By Aika, 2012-01-03
I just watched Lauren's last dread video, and it really got me wondering whether or not i should start my dreads over too. I've been thinking about it for a couple of weeks now or more and the idea is really starting to grow on me. It irks me to think that mine arent completely "natural" even though I didn't use products or tools. I don't know, I love my dreads, but I'm so curious what they would have looked like naturally. The sad thing is that they've recently started shrinking a lot and progressing very quickly so it would suck to get rid of all of that. Does anyone have any advice? Should I just keep on going with this set or start all over naturally?
Also, my sister told me today that she had a dream that I had normal hair again. Coincidence or a sign in the right direction?

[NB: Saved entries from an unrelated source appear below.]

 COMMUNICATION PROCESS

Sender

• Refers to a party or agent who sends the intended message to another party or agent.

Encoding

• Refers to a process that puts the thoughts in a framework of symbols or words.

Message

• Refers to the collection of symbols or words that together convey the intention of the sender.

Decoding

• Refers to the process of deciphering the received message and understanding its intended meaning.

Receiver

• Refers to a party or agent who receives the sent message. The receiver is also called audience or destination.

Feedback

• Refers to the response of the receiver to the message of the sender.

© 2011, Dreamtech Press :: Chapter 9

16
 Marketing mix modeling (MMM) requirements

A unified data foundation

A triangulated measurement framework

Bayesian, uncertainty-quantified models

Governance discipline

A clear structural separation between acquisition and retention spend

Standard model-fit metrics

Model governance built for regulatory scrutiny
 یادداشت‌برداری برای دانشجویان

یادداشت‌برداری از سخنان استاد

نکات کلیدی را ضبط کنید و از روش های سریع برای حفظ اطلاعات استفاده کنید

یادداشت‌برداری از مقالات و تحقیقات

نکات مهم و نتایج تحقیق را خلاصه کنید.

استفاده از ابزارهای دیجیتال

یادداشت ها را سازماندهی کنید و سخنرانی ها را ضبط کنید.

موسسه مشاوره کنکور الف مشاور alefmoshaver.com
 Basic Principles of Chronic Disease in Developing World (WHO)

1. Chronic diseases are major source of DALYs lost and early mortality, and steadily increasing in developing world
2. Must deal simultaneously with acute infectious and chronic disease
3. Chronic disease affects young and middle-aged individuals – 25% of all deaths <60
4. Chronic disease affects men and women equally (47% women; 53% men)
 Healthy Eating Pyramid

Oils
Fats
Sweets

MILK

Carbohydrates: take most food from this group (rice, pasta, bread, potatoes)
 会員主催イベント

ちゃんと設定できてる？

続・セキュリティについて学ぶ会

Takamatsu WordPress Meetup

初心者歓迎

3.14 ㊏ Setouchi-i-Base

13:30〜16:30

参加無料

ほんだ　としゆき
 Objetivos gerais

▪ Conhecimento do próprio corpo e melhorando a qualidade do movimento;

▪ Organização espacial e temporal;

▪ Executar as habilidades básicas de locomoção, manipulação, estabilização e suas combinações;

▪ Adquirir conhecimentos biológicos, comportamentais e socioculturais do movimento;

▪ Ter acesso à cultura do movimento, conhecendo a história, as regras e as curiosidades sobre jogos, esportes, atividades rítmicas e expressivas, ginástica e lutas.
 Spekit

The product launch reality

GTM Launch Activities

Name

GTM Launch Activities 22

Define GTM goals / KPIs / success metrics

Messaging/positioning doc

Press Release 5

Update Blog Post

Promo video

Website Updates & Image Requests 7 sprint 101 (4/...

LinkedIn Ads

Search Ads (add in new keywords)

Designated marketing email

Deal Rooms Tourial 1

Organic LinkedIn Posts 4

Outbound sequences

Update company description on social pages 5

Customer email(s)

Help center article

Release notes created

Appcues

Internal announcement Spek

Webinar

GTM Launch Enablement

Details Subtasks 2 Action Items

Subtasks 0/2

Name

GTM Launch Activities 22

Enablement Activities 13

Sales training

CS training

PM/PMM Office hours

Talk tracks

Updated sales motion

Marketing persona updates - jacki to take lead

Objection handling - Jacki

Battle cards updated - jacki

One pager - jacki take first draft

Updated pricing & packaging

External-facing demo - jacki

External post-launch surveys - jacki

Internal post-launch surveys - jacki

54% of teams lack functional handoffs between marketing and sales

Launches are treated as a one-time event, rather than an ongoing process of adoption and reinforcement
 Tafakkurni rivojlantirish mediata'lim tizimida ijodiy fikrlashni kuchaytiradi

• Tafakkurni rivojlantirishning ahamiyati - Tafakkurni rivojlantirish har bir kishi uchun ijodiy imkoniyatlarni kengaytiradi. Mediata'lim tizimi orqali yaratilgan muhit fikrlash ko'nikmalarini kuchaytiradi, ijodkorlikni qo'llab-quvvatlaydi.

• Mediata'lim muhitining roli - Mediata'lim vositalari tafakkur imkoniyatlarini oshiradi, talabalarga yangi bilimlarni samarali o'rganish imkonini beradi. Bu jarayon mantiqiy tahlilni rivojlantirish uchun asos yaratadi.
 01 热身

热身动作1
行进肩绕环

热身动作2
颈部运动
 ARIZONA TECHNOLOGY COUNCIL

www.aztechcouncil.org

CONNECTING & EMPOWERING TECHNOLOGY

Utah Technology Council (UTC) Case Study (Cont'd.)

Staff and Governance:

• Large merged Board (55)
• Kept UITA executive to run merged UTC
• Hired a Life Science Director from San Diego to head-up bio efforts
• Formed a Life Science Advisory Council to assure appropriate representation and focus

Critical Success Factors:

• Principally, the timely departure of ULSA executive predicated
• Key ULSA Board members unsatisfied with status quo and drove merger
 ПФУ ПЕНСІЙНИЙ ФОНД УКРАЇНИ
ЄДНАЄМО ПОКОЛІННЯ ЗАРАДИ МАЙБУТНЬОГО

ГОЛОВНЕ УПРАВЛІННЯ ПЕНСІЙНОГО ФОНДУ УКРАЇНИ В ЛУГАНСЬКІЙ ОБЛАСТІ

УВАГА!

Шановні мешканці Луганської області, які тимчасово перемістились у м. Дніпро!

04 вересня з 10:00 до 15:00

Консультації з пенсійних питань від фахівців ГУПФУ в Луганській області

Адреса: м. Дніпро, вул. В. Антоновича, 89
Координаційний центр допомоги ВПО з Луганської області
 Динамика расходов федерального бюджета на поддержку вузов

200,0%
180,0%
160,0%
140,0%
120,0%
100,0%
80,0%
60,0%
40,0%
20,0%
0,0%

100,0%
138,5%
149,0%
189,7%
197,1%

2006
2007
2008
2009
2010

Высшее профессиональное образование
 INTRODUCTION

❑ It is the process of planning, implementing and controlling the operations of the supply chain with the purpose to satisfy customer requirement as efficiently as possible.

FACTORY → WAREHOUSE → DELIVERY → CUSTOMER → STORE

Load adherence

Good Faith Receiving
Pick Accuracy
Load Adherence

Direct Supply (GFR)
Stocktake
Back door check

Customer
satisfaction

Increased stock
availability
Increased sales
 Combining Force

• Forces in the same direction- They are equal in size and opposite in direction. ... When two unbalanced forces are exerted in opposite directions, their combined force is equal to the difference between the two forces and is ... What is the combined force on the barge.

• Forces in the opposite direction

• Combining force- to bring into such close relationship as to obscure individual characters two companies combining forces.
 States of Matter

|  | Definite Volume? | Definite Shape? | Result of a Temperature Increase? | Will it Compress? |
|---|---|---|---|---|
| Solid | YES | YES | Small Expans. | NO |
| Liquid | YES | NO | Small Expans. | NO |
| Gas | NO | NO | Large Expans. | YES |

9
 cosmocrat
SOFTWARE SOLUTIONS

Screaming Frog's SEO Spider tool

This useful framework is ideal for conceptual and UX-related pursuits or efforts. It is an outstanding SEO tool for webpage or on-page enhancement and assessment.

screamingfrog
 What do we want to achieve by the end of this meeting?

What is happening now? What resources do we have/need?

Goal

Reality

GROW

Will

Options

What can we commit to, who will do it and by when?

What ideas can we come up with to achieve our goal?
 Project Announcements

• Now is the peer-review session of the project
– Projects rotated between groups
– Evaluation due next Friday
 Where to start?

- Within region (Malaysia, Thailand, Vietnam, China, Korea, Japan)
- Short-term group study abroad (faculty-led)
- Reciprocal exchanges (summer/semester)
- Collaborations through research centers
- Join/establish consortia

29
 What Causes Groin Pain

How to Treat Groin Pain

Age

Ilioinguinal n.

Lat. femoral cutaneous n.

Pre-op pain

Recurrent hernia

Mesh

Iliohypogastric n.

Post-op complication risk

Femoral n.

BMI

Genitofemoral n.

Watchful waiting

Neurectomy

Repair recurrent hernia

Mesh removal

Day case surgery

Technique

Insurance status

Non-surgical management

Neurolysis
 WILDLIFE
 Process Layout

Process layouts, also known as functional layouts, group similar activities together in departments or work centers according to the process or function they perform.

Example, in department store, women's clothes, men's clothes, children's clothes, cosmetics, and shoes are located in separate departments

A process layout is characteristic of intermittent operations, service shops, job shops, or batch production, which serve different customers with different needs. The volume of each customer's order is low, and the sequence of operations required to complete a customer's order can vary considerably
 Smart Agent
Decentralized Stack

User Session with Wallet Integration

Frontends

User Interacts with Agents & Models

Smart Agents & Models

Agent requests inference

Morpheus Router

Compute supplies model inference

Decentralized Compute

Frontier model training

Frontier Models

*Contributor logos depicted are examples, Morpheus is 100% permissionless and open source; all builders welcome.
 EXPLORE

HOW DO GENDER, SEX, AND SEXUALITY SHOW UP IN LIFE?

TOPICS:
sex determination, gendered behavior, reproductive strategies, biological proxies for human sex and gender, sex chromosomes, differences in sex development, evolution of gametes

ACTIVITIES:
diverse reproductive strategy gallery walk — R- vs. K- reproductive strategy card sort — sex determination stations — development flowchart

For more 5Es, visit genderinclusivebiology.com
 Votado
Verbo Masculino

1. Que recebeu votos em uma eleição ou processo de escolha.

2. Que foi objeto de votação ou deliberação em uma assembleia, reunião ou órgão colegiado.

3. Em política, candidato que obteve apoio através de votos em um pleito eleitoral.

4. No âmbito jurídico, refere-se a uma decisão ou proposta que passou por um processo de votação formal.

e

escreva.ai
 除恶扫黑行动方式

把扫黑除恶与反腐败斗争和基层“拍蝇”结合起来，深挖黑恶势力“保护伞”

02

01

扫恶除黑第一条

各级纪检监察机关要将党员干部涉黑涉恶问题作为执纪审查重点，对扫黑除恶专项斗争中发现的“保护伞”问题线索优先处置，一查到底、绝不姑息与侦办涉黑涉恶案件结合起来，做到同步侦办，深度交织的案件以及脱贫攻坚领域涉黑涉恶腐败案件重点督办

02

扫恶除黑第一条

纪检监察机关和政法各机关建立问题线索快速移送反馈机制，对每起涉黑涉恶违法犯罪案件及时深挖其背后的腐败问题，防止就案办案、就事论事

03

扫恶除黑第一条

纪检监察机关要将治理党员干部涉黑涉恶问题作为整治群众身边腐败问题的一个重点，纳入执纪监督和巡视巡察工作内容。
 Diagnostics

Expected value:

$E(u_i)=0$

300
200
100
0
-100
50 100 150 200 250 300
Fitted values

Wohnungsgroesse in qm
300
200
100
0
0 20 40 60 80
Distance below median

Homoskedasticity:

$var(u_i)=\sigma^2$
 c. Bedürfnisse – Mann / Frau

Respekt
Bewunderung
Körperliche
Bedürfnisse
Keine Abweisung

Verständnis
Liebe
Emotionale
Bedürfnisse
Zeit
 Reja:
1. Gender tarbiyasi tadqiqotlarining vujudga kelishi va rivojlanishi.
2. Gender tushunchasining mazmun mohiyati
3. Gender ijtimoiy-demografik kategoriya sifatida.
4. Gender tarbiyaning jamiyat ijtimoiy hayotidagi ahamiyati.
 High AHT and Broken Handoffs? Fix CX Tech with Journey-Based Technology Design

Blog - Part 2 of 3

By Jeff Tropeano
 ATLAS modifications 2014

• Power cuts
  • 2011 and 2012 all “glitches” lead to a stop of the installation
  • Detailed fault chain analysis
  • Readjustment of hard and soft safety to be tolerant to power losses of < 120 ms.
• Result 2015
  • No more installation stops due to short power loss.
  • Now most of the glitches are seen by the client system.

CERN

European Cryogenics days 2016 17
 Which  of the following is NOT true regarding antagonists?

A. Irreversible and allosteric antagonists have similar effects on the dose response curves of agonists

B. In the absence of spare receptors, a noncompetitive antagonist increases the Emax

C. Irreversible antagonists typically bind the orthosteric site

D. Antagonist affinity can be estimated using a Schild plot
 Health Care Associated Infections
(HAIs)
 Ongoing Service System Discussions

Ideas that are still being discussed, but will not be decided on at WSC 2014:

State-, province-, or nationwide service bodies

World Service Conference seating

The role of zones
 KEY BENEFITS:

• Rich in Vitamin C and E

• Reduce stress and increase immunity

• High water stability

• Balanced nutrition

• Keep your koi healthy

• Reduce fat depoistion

Maybe I'll end up having this set for a couple of years and then I'll start over later on down the road.
By Aika, 2011-11-27
I've done a pretty good job at separating my dreads, but three on the side of my head are extremely knotted together. the one in the middle of the three used to be two, but those two congoed which was fine because they were pretty thin, but now they are dragging in their neighbors! I've been trying to separate them for a while, but nothing works. They all have a bead around them but that doesn't help at all. I don't want to cut my hair so I'm tempted to just let them congo...I would like some opinions on this from people who have had 3-4 dreads combine. Is it bothersome to have a dread that big? If I leave it alone will they eventually stop knotting together? Right now the knotting is only at the roots and the rest of the length of the dreads are pretty knotted up so I don't think they would join easily. I mean, it's only about 2-3 centimeters joined together, but there is no chance of pulling them apart at all. So what do you think I should do? Cutting it seems so awful...Help!
By Aika, 2011-11-18
To anyone thinking about getting something from HippyFish/Earthiest, DO IT. These are really quality products that I'm sure will last a very long time, and the price is completely reasonable. Her tams are made from 100% virgin wool and the one I purchased is a perfect size for younger dreadies like mine that still have growing to do. All of my dreads fit inside the tam with some room to spare (my hair is passed my shoulder). And the peyote sleeves feel very tight and secure. Overall both products are very well-finished and I would definitely get more in the future.
Here are some pictures:
Look at the color on that one! ^^^
By Aika, 2011-11-15
This blog post is basically to say how much I love all of you. Never in my life would I have thought that I could feel so connected and at home with people I have never met before. Sure, I only know everyone here by their online profile and the things they say or pictures they show, but tonight it hit me how much joy this community brings me. The love, support, guidance, and fellowship that this website promotes and hosts is unbelievable. I'm not a big fan for online social networks and things like facebook, but this is completely different. For example, I had to deactivate my facebook account because it was making me so depressed whenever I would surf through people's profiles and pictures and read my newsfeed. The whole atmosphere of facebook is like a huge popularity contest to showcase who has the most exciting life or best pictures, etc. and it puts me under pressure to try to stand out and be noticed and gain comments. I would waste hours just looking at other people's "lives" and feeling shitty about my own. But on here...it's the complete opposite. I come on here and I love to see everyone's journeys and all of the interesting discussions and blogs people share so freely and honestly. Just tonight I went on facebook after reactivating it last night, and I already started feeling anxious and insecure about myself. Then I came on dreadlockssite and was reminded of my individuality and how happy and lucky I am to be free to be my own person....not caring about what I don't have or what I'm not doing, etc.
Anyway, I really felt compelled to share with everyone how much I value all of your beauty, honesty, and companionship in my life. This is more than an online social network or forum...I'm not sure what to call it, but it's refreshing and inspiring. So thank you everyone for always sharing and supporting each other to make this a community of peace an love. And most of all, thank you Soaring Eagle for making it all happen. I hope you know how much you're appreciated and loved.
By Aika, 2011-10-01
my dreads are knotting up so quickly that i can hardly keep up with them! i have to separate them almost everyday because they seem to be magnetically attracted to each other. so does anyone have any advice about how to keep the new dreads separated? i rip them apart but it just causes a lot of pain and not much separation. i use beads and wraps but the back of my head is starting to get crowded with all of them and its not very comfortable to lie down on. thank you in advance for any help/tips!